▶ _Entries supplied_
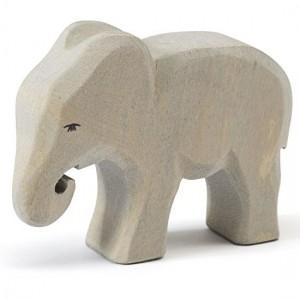 Elefante Bebé a Comer Ostheimer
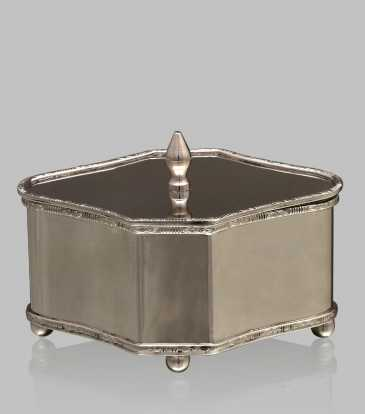 Elizabethan Box with Lid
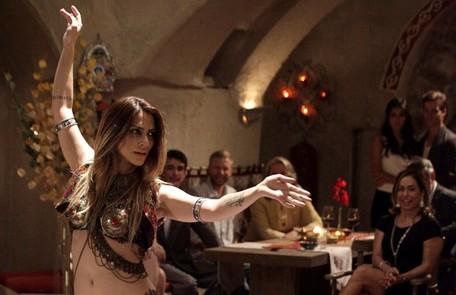 Para ficar perto de Zyah, Bianca (Cleo Pires) se muda para a cidade e vira dançarina Divulgação/TV Globo
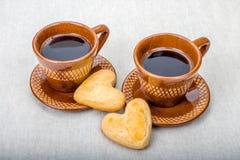 Домодельная форма печений сердца и 2 кофейных чашек Стоковые Изображения
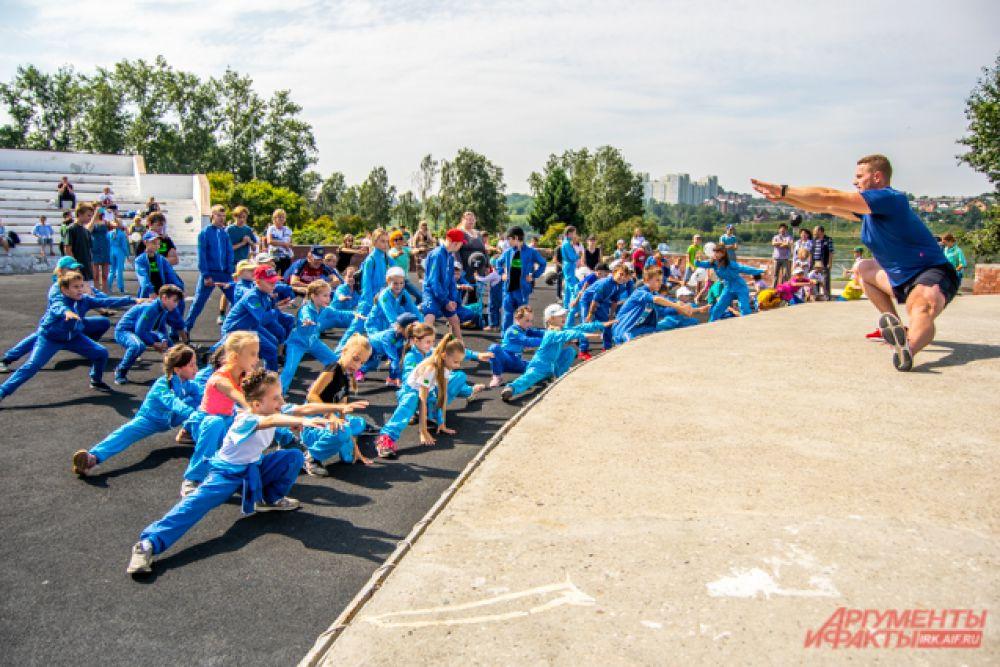 Размяться перед соревнованиями помогла зарядка с чемпионом, а провёл её Антон Любославский – олимпийский чемпион по лёгкой атлетике.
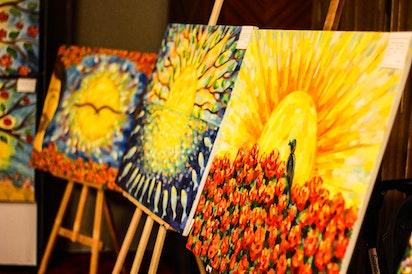Un peintre s'inspire des Paroles cachées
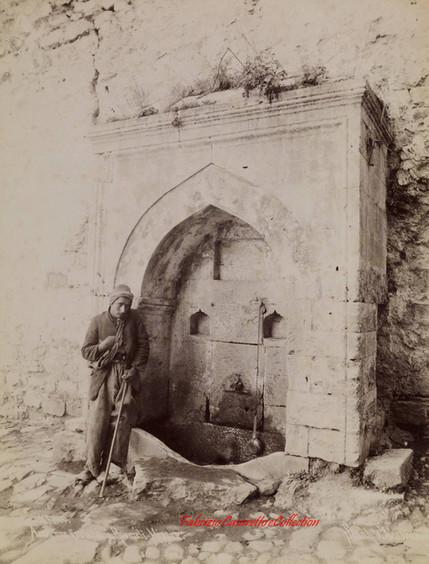 Ancienne fontaine à Roumeli-Hissar, 560. 1890s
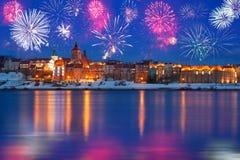 Nuovi anni di esposizione del fuoco d'artificio in Grudziadz Fotografia Stock Libera da Diritti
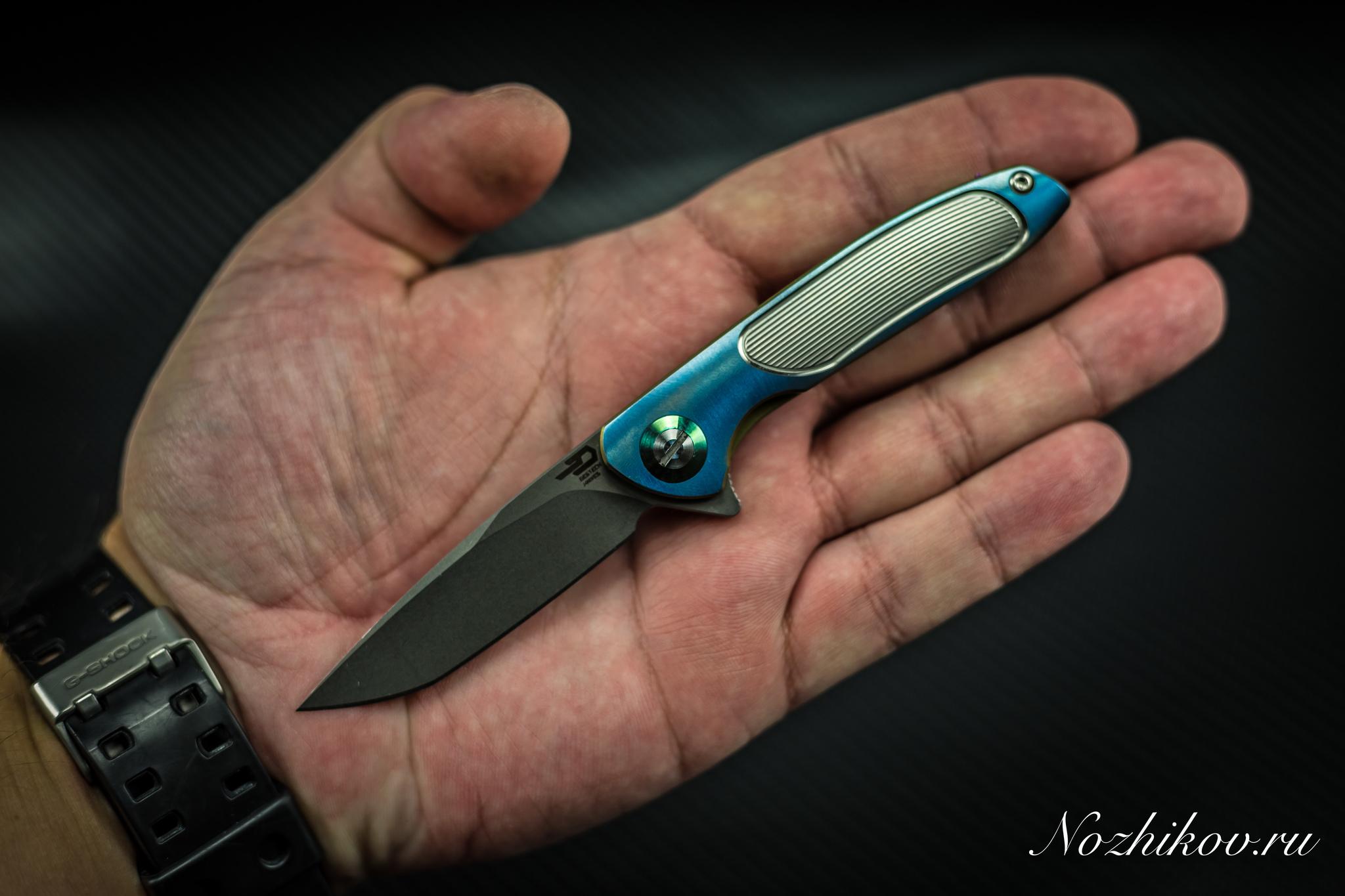 Складной нож Bestech Knives BT1705B, сталь CPM-S35VN, рукоять титанРаскладные ножи<br>СКЛАДНОЙ НОЖ BESTECH KNIVES BT1705B сочетает в себе инновационные материалы, передовой дизайн и высокотехнологичные способы обработки металла. Если нож для вас не только инструмент, но еще и элемент повседневного стиля, то вам совершенно точно нужен именно этот вариант. К тому же дизайн этой модели создан коллективом известных найфмейкеров и защищен патентом. Клинок из порошковой стали высокой твердости имеет на поверхности оксидную пленку, которая обеспечивает дополнительную защиту от коррозии и агрессивных сред. При ежедневном использовании достаточно лишь поддерживать режущую кромку в рабочем состоянии и тогда нож сохранит остроту в течение длительного времени. Рукоять из облегченного титанового сплава покрыта рифлением, что обеспечивает надежный контакт в процессе работы.<br>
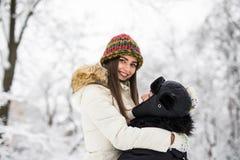 Молодые пары имея потеху и отдыхая в парке Стоковые Изображения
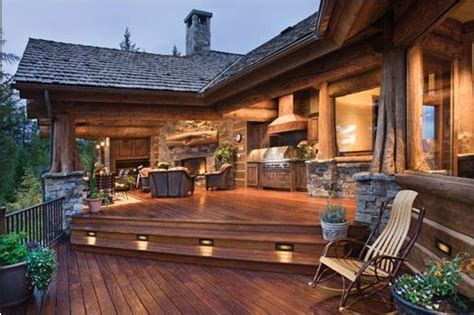 homes with outdoor living spaces outdoor living space pictures 3945 home and garden photo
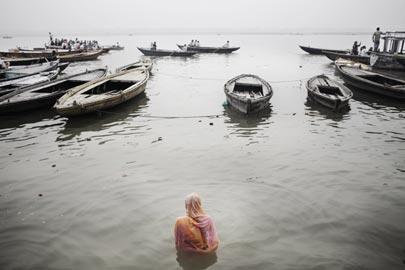 Giulio Di Sturco, La Grande Madre. Una fedele si immerge nelle acque del Gange a Benares India, 2008 © Giulio Di Sturco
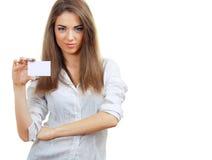 De mooie vrouw houdt kaart Stock Afbeeldingen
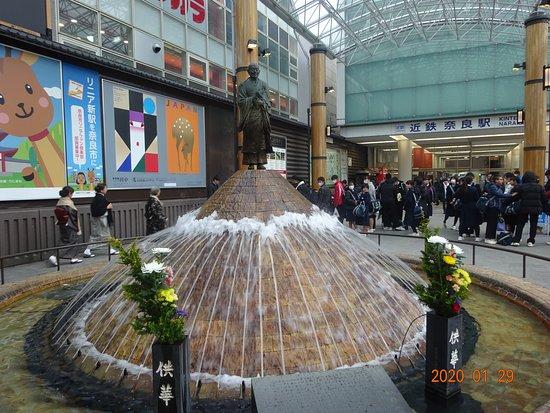 Gyoki Statue with a Fountain: 近鉄奈良駅前にあります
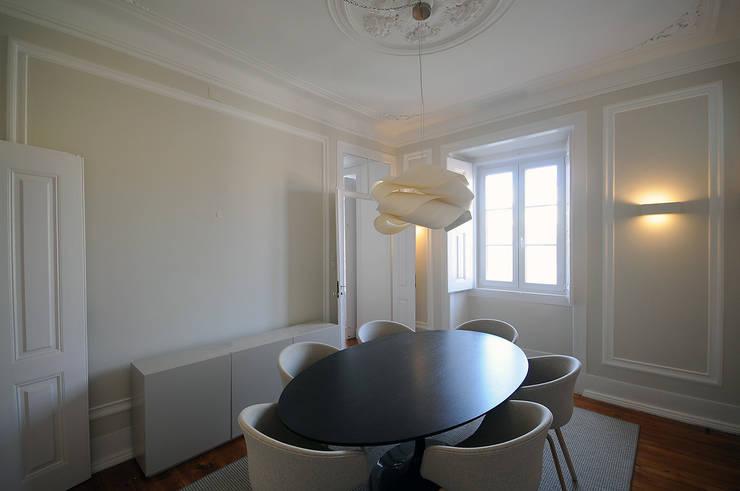 Apartamento Lisboa: Salas de jantar  por Colectivo ODD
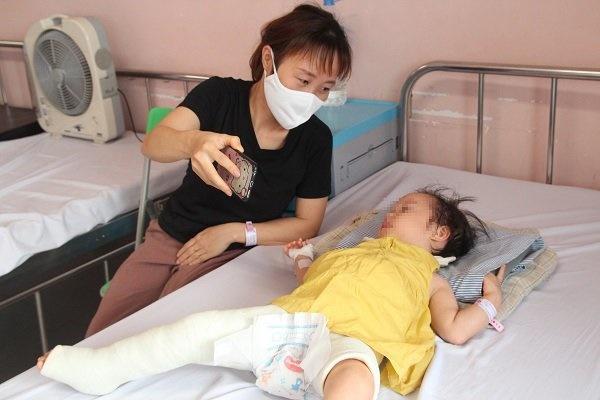 Mẹ thay bỉm, con khóc thét, ngỡ ngàng phát hiện đây là dấu hiệu bệnh gây tàn tật suốt đời-1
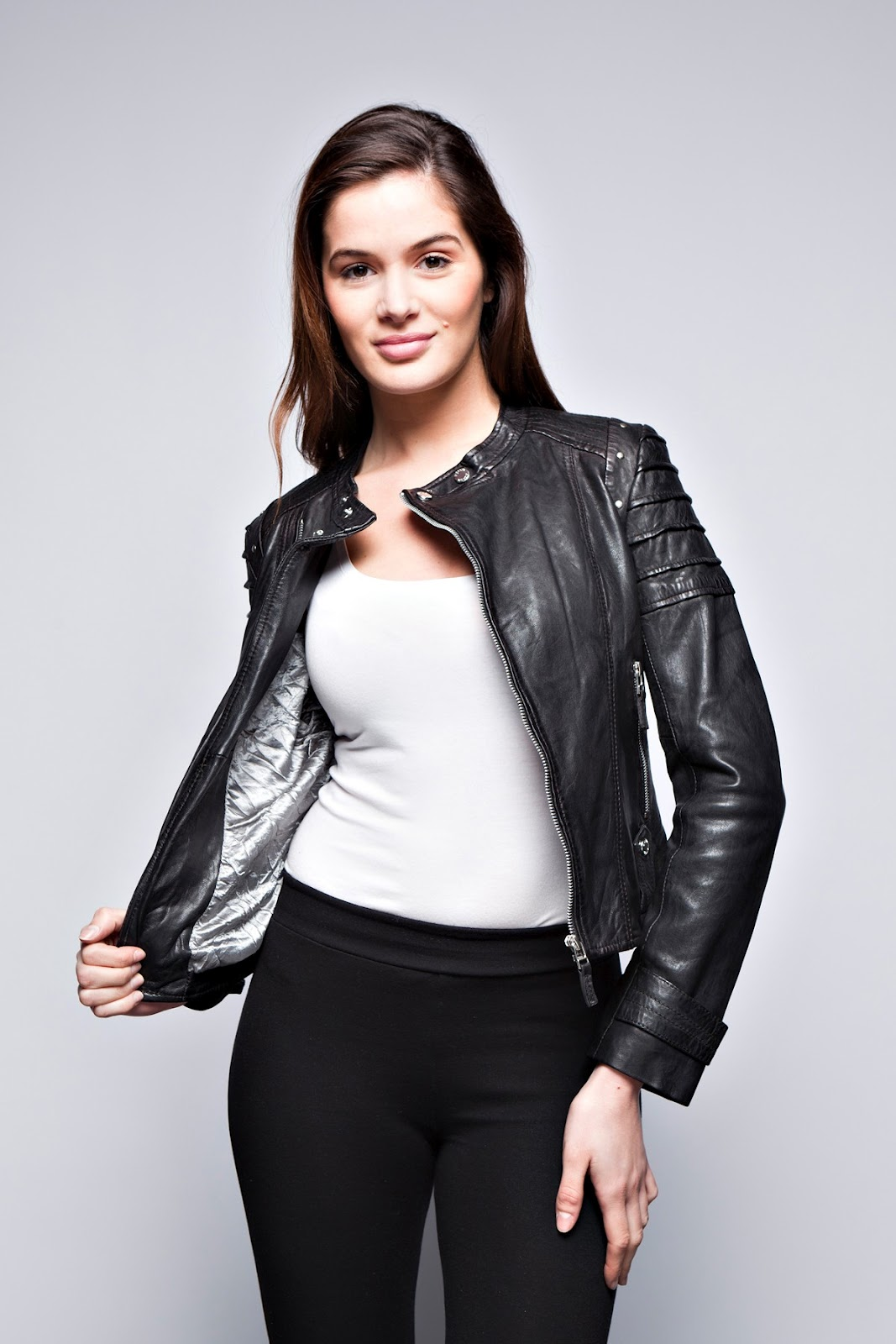 e3a6ee7591e The leather jackets for women and men by Prestige Cuir  Leather jackets for  women! AMBER GIORGIO
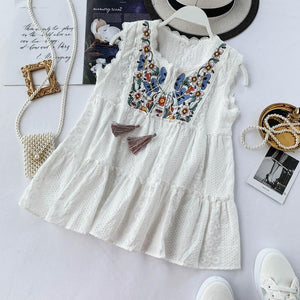 Summer New Sweet Tassel Embroidered Wooden Ear White Shirt Women Sleeveless Blouse Tops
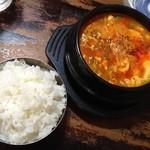 韓国家 - 純豆腐チゲ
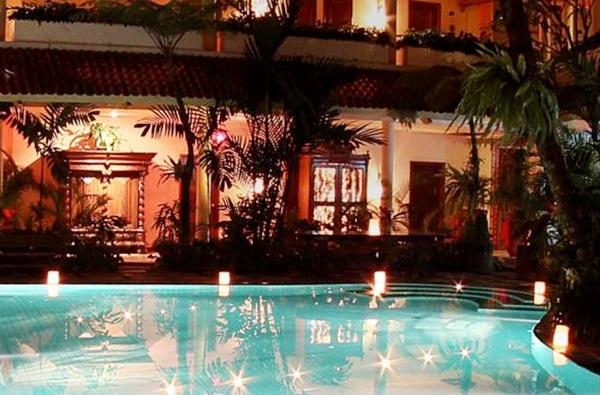 Tarif Tugu Hotel Malang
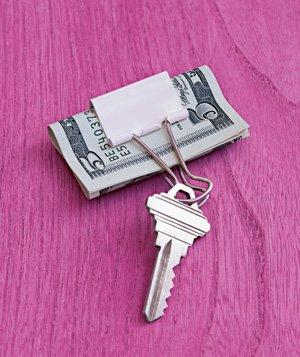 Clipe de papel com um chaveiro e prendedor de dinheiro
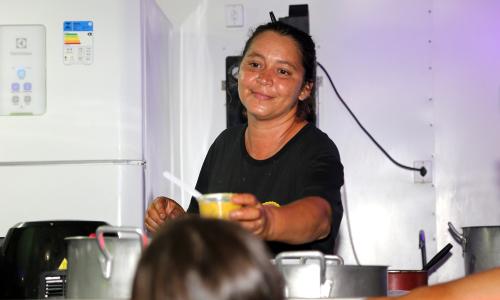 Há menos de dois anos com um food truck, Flávia Gonçalves levou o negócio para a festa, oferecendo um cardápio variado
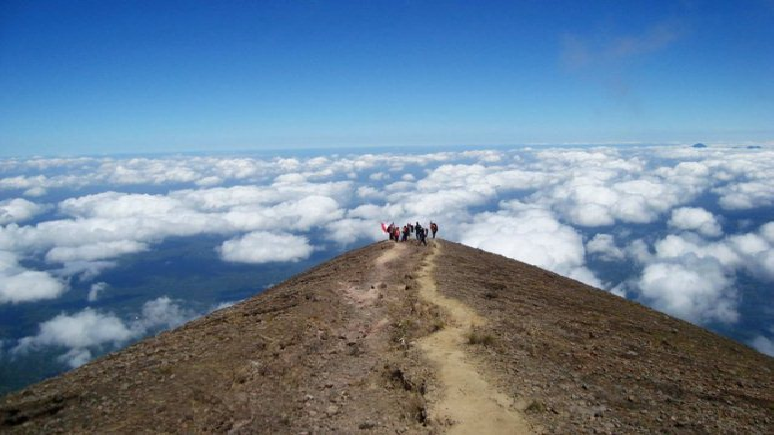 mount-agung-active-volcano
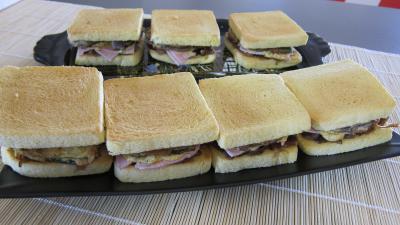 recettes farcies : Plateau de sandwichs à l'aubergine et au jambon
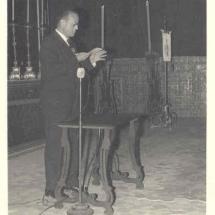 Josep Maria LLompart pronuncia el pregó de la Setmana Santa de 1959. Imatges retrospectives.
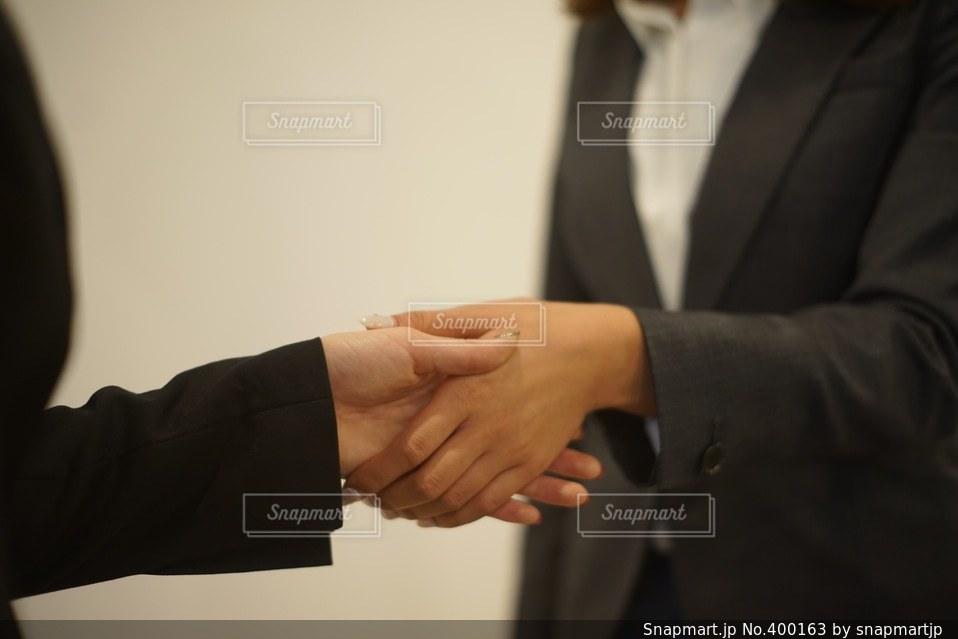 女性,仕事,ビジネス,握手,挨拶,スーツ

▶ _What to produce_
Stop after the line containing "Un peintre s'inspire des Paroles cachées": copy the records exactly from the first line up to there, leaving pictures out.

▶ _Expected answer_
 Elefante Bebé a Comer Ostheimer
 Elizabethan Box with Lid
 Para ficar perto de Zyah, Bianca (Cleo Pires) se muda para a cidade e vira dançarina Divulgação/TV Globo
 Домодельная форма печений сердца и 2 кофейных чашек Стоковые Изображения
 Размяться перед соревнованиями помогла зарядка с чемпионом, а провёл её Антон Любославский – олимпийский чемпион по лёгкой атлетике.
Un peintre s'inspire des Paroles cachées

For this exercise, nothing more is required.